_PROVIDED MATERIAL_.
= Beginning of Section =

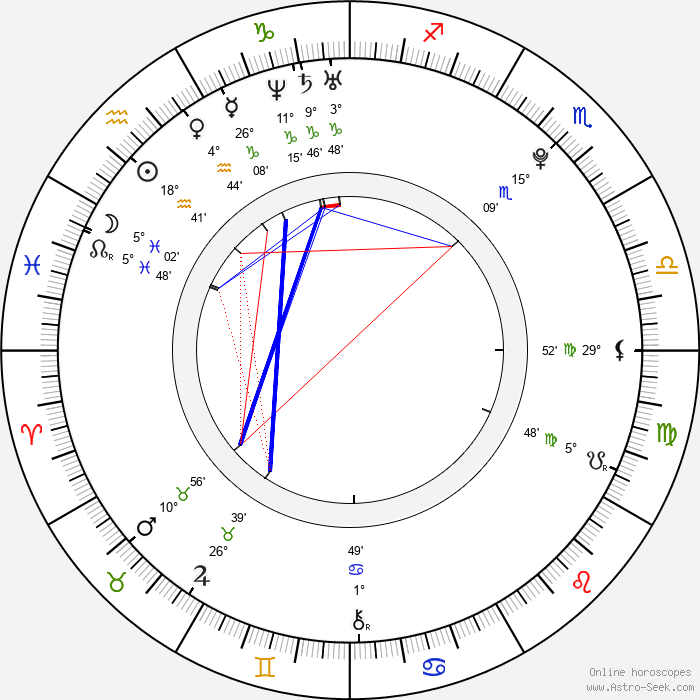 Louisa Lytton - Birth horoscope chart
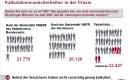 So hoch ist die Lebenserwartung in Deutschland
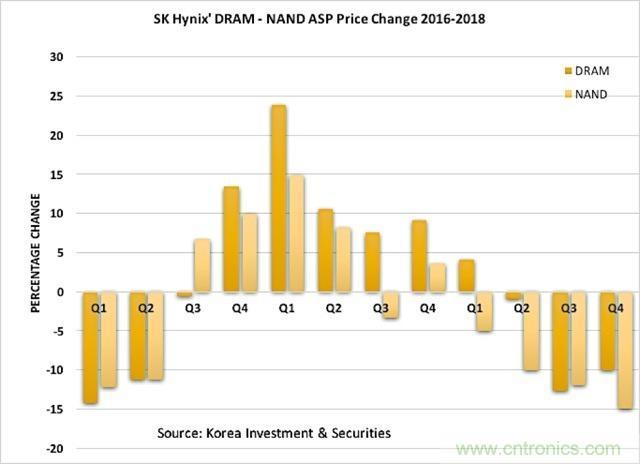 价格下跌 闪存市场将进入调整期?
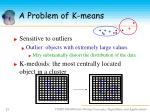 a problem of k means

= End of Section =

_THE PROBLEM_. Once the pictures are removed, output the remaining material exactly.

_REPLY TO THE EXERCISE_.
 Louisa Lytton - Birth horoscope chart
 So hoch ist die Lebenserwartung in Deutschland
 价格下跌 闪存市场将进入调整期?
 a problem of k means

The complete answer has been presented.